*課題一覧*.
(1) 日記を読んで、次の問いに答えてください。
(a) 書き手が最初に目を覚ましたのは何時ごろですか。
(b) 雪が積もっていたのはいつですか。
(c) 鹿島の試合は何時にキックオフでしたか。
(2) 日記のうち、「例によって夢を見て最初に目が」で始まり「て自堕落なだけなのだろうか。」で終わる部分を、「8時半ごろ」を「7時半ごろ」に更新して書き直してください。

*読解文*.
4月5日、金曜日。
例によって夢を見て最初に目が覚めたのは8時半ごろだった。さすがに早いと思って次に時間を見ると9時半になっていて、たまには少し早起きしようと思ったのだがどういうわけか次に時間を見たときは11時7分になっていた。昨夜格別遅く寝たというわけではなく、どうしてこうなるのかよく分からない。ただ単に人間として自堕落なだけなのだろうか。
そんなわけだから台所で朝食を摂っていると昼近くになる。いつもの習慣で暖房をつけていたのだが、ふと暑いということに気づいて暖房を停める。そして、実に不思議なことに今日は夕方まで暖房が必要なかった。一昨日は雪が積もっていたというのに。何がどうなっているのか今一つ理解できないが、これを書いている今は暖房を入れているものの、風呂上がりにいつものパジャマ代わりのスウェットの上下を着てナイトガウンを羽織ると暑い。これはつまり、この山形の片田舎もようやっと春になったということなのか。
日中はそれなりの量の相場のポジションを持っていたのだが、今夜は米雇用統計があるしその前に19時キックオフの鹿島の試合があるのでそこまで引っ張るつもりはない。マイナスにならなければオーケー。よって母のところから帰宅後に半分を微益で利食い、残りの半分は試合のハーフタイムに見てみるとプラスに転じていたのでクローズ。

*提供データ*.

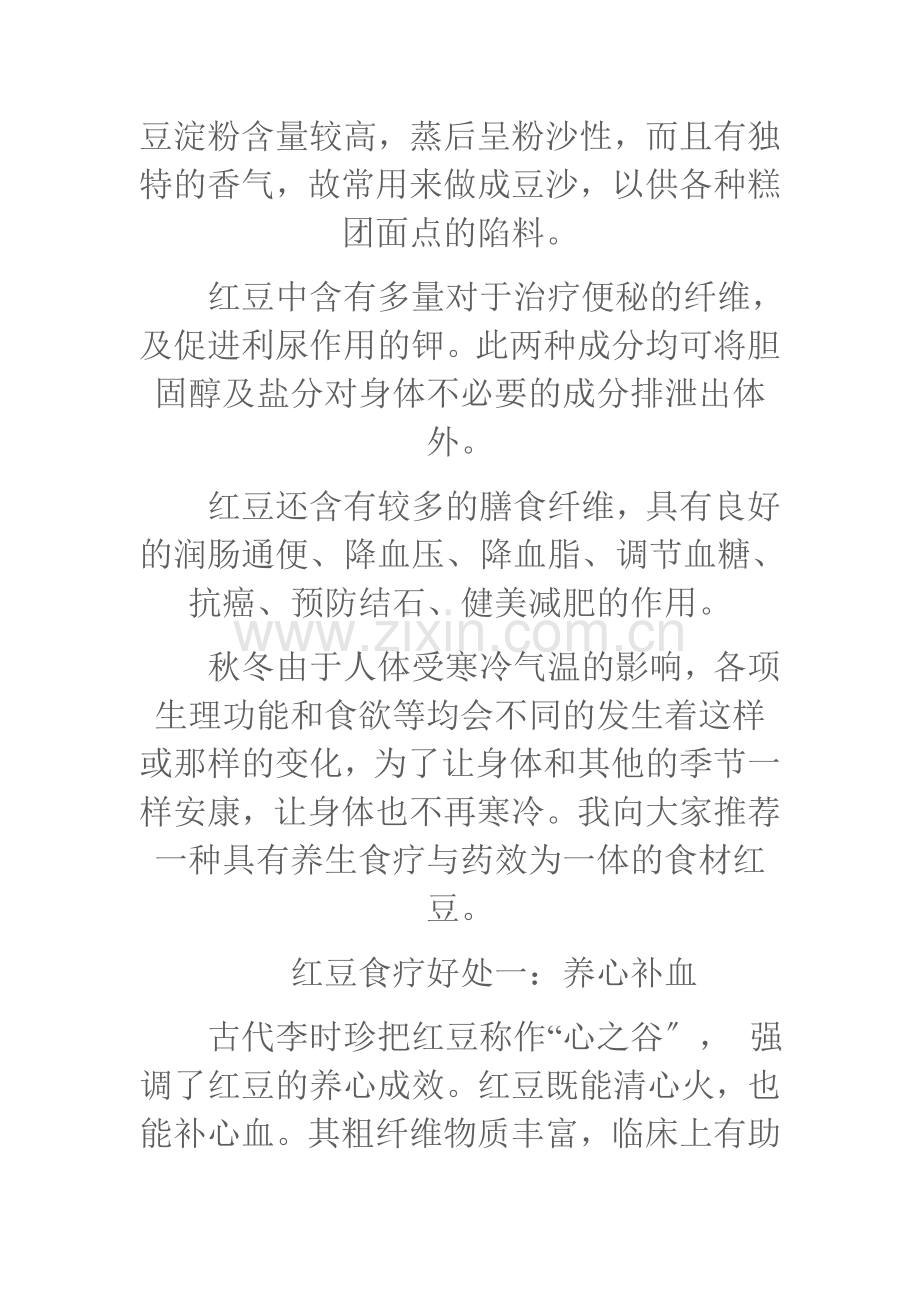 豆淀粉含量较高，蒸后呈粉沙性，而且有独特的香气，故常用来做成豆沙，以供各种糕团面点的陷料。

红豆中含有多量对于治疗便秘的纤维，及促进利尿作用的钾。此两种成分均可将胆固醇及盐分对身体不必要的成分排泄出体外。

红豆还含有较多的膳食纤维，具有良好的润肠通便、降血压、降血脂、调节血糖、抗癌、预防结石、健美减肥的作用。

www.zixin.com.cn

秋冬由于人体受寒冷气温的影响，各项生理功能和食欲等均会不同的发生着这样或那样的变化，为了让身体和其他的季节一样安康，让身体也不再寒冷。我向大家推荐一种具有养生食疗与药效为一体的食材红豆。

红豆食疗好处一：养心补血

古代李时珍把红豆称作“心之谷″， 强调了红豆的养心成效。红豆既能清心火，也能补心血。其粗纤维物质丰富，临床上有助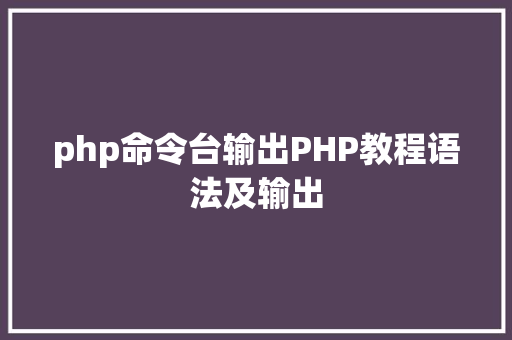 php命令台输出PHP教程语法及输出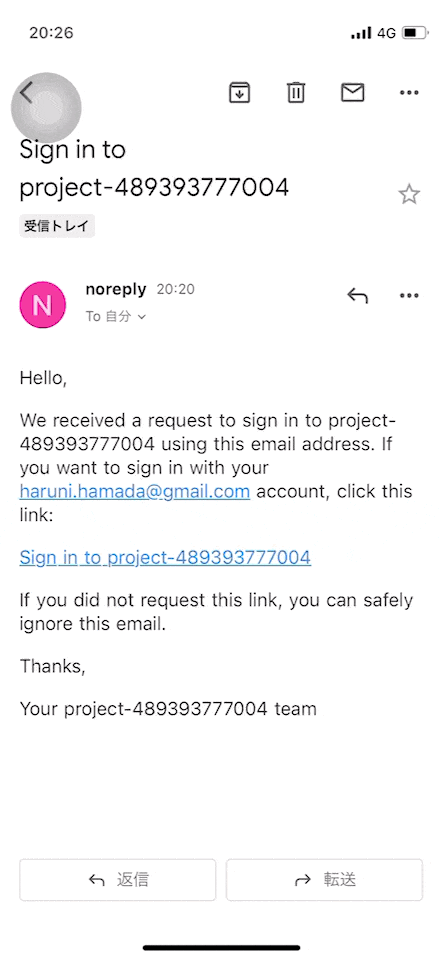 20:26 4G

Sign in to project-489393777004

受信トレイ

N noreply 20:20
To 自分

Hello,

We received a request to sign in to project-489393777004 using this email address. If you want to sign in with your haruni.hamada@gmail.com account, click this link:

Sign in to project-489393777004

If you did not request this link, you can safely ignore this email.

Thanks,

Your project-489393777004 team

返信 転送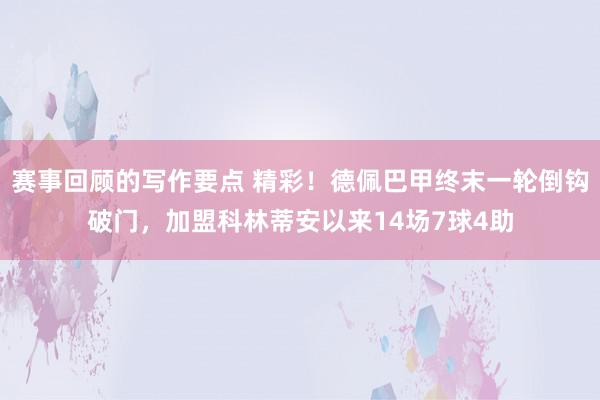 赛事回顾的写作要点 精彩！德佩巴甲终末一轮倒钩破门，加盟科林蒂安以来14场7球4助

* * *

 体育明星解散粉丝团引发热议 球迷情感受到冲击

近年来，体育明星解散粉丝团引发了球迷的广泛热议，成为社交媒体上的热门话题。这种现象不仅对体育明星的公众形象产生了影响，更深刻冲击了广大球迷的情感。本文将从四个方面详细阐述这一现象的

*解答例*.
(1)
(a) 8時半ごろです。
(b) 一昨日です。
(c) 19時です。

(2)
例によって夢を見て最初に目が覚めたのは7時半ごろだった。さすがに早いと思って次に時間を見ると9時半になっていて、たまには少し早起きしようと思ったのだがどういうわけか次に時間を見たときは11時7分になっていた。昨夜格別遅く寝たというわけではなく、どうしてこうなるのかよく分からない。ただ単に人間として自堕落なだけなのだろうか。